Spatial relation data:
## begin
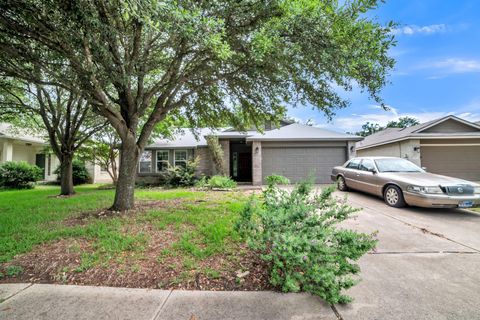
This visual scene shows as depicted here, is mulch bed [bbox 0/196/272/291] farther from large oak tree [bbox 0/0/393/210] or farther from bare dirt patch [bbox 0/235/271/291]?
large oak tree [bbox 0/0/393/210]

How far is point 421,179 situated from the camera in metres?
6.26

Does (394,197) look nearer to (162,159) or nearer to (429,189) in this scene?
(429,189)

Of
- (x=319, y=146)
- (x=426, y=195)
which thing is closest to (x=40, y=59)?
(x=426, y=195)

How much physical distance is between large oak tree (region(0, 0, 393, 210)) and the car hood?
274 cm

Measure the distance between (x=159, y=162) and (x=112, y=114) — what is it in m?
9.99

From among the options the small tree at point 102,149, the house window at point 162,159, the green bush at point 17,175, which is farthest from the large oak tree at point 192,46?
the green bush at point 17,175

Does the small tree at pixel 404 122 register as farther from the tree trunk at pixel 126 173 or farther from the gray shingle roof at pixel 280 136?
the tree trunk at pixel 126 173

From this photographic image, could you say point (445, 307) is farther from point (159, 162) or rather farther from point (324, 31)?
point (159, 162)

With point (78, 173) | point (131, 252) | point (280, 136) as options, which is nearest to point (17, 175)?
point (78, 173)

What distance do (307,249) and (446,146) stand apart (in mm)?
16010

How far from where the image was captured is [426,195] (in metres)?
5.78

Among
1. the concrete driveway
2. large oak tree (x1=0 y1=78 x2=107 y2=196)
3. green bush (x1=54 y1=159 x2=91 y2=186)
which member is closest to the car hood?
the concrete driveway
## end
PROMPT: Write out each of the items above word for word, omitting the pictures.

ANSWER:
This visual scene shows as depicted here, is mulch bed [bbox 0/196/272/291] farther from large oak tree [bbox 0/0/393/210] or farther from bare dirt patch [bbox 0/235/271/291]?
large oak tree [bbox 0/0/393/210]

How far is point 421,179 situated from the camera in metres?
6.26

Does (394,197) look nearer to (162,159) or nearer to (429,189) in this scene?
(429,189)

Of
- (x=319, y=146)
- (x=426, y=195)
which thing is closest to (x=40, y=59)?
(x=426, y=195)

How much physical distance is between large oak tree (region(0, 0, 393, 210)) and the car hood?
274 cm

Measure the distance between (x=159, y=162) and (x=112, y=114) — what is it in m?
9.99

From among the options the small tree at point 102,149, the house window at point 162,159, the green bush at point 17,175, which is farthest from the large oak tree at point 192,46?
the green bush at point 17,175

Does the small tree at pixel 404 122 register as farther from the tree trunk at pixel 126 173 or farther from the gray shingle roof at pixel 280 136?
the tree trunk at pixel 126 173

From this photographic image, could you say point (445, 307) is farther from point (159, 162) or rather farther from point (324, 31)?
point (159, 162)

With point (78, 173) | point (131, 252) | point (280, 136) as options, which is nearest to point (17, 175)?
point (78, 173)

What distance do (307,249) and (446,146) stand apart (in mm)?
16010

How far from where the image was captured is [426,195] (in metres)?
5.78

Among
1. the concrete driveway
2. large oak tree (x1=0 y1=78 x2=107 y2=196)
3. green bush (x1=54 y1=159 x2=91 y2=186)
which member is closest to the car hood?
the concrete driveway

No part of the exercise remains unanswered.